Voting no on Issue 2 would be a vote to repeal Senate Bill 5, signed into law by Gov. John Kasich in March. The law restricts the ability of public employees in Ohio to collectively bargain and strike and would negatively impact local teachers and schools, according to Blake, who teaches language arts at McKinney Middle School. Senate Bill 5 undermines the ability of the local administration and teachers’ union to work collaboratively to improve education in the district, she added.

“It’s a setback on our workers’ rights and our possibility of threatening working conditions and the public’s perception of educators,” said Blake, who has taught in the district for 15 years.

Yellow Springs Superintendent Mario Basora said he personally agrees that Senate Bill 5 has negative implications and that it “dehumanizes teachers.”

“Clearly it’s having an impact on teacher morale statewide and across the country,” said Basora, speaking personally and not as a representative of the district. More concerning to Basora is House Bill 136, which would create a voucher program paid by local school districts that students could use to attend private schools. Last week Basora opposed the proposed measure in testimony before the House Education Committee, scheduled to vote on the bill next week.

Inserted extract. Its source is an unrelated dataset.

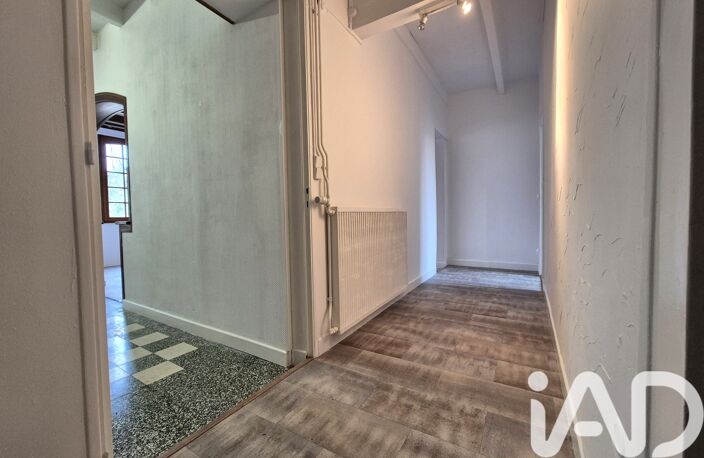 Vente Maison/villa 5 pièces — photo 5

“Senate Bill 5 is a big issue but there are other pieces of legislation coming down the pike that are nearly as alarming,” Basora said. “It is my opinion that House Bill 136 will do more to destroy Yellow Springs schools in the future than anything I’ve seen since I’ve been in education.”

Also worrisome to progressives is House Bill 194, signed into law by Gov. Kasich in July, which reduces the early voting period from 35 days to, effectively, 11 days; restricts election boards from sending out absentee ballots, and limits poll workers in assisting voters, according to Jacobs. Because those who voted for the Democratic candidate in the last presidential election voted early at a far greater rate than those who voted for the Republican candidate, the law is partisan, Jacobs said.

“It’s one way to limit the participation of a group who [legislators] felt weren’t going to vote for their candidate,” he said. To stop the enforcement of House Bill 194 during the 2011 and 2012 elections, activists need to get 231,000 signatures to put a referendum on the ballot in 2012.

Jacobs will also brief progressives on the coming battle over federal Congressional re-districting and re-apportionment for statewide offices, which would virtually guarantee Republicans 12 of Ohio’s 16 remaining congressional seats even though the state is evenly divided between Democrats and Republicans, he said.